AMD shows off its latest EPYC 5th gen hardware to challenge Nvidia's dominance

AMD Versal Gen 2 chip.

AMD has unveiled a raft of artificial intelligence (AI)-enabled hardware, including its 5th Gen AMD EPYC server processors and the Ryzen AI 300 series for mobile devices.

The announcements, delivered by AMD’s chair and CEO Dr. Lisa Su on stage at Computex 2024, came as part of the unveiling of its expanded roadmap for its Instinct product line of AI accelerators, which features a number of 2024 release windows.

The company's 5th-generation EPYC server processors are slated to release in the second-half of 2024, for instance, while the AMD Instinct MI325X accelerator is slated for Q4. Further down the line is 2025’s CDNA 4 architecture, making a first appearance in the Instinct MI350 series.

AMD’s ‘multi-generational’ AI roadmap

Su explained the company’s plans to deliver new AI products and performance increases on ‘an annual cadence’, with a particular emphasis on performance and memory for generative AI workloads, where AMD claims of being ‘industry-leading’, with the AMD Instinct MI325X having ‘288GB ultra-fast HBM3E memory’.

However, the company does then undercut this by claiming that the MI350 series will be 35x faster than the 300 series, and a MI400 series is already penciled in for 2026. 

Annual release schedules have always fatigued customers, and the nagging uncertainty of just how meaningful any of these gains are amidst all of the jargon could put off business enterprise customers looking to bring AI into the workplace quite possibly for the first time.

The AI boom

Speaking alongside Su at Computex, Microsoft CEO Satya Nadella described the AI zeitgeist as ‘a massive platform shift, with the promise to transform how we live and work’. Microsoft’s own Copilot software is, incidentally, a big part of the push in that direction, whether you like it or not.

A cynic might say that this is an attempt to cash in on a booming bubble before it bursts, or at least ride out a buzzword, and that it’s only happening because big tech companies keep forcing the topic - but this is, obviously, working a treat, so why wouldn’t AMD, and seemingly every other major manufacturer, keep going all in on it?

While, for us, the jargon might be headache-inducing, the ultimate goal is to make AI straightforward for the average user, available locally, and to bake it into invaluable everyday processes to truly make AI ‘happen’.

After a great deal of worrying in the industry about not having found any uses for the technology, AMD has fired the starting pistol.
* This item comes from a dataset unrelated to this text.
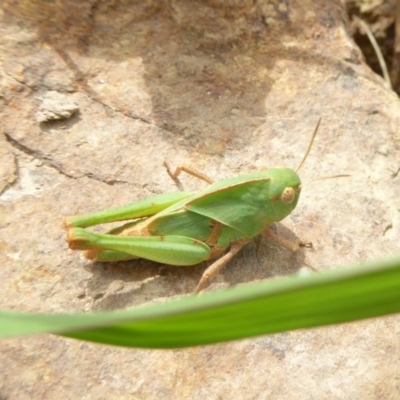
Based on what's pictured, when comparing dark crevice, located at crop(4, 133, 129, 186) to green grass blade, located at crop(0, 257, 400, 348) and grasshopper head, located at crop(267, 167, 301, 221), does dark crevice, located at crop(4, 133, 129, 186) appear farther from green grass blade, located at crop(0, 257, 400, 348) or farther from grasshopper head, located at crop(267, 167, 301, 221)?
green grass blade, located at crop(0, 257, 400, 348)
HP demonstrated image generation AI tool Stable Diffusion running locally on a HP laptop kitted out with a Ryzen AI 300 processor.

Yet tech companies may still have a way to go to demonstrate AI’s real worth, if any. Lenovo and Asus also ran software demonstrations that AMD says applies across business, consumer, and content creation, although it’s also being extremely vague about the contents of these demonstrations aimed at the layperson. 

AMD did speak, however, on how AI’s true role might be in industry and research, showcasing, for example, how Illumina is using AI to sequence genomes, Subaru is using it in its driver-assistance software to reach zero-fatalities by 2030, and Hitachi Energy is predicting electrical overvoltage with it.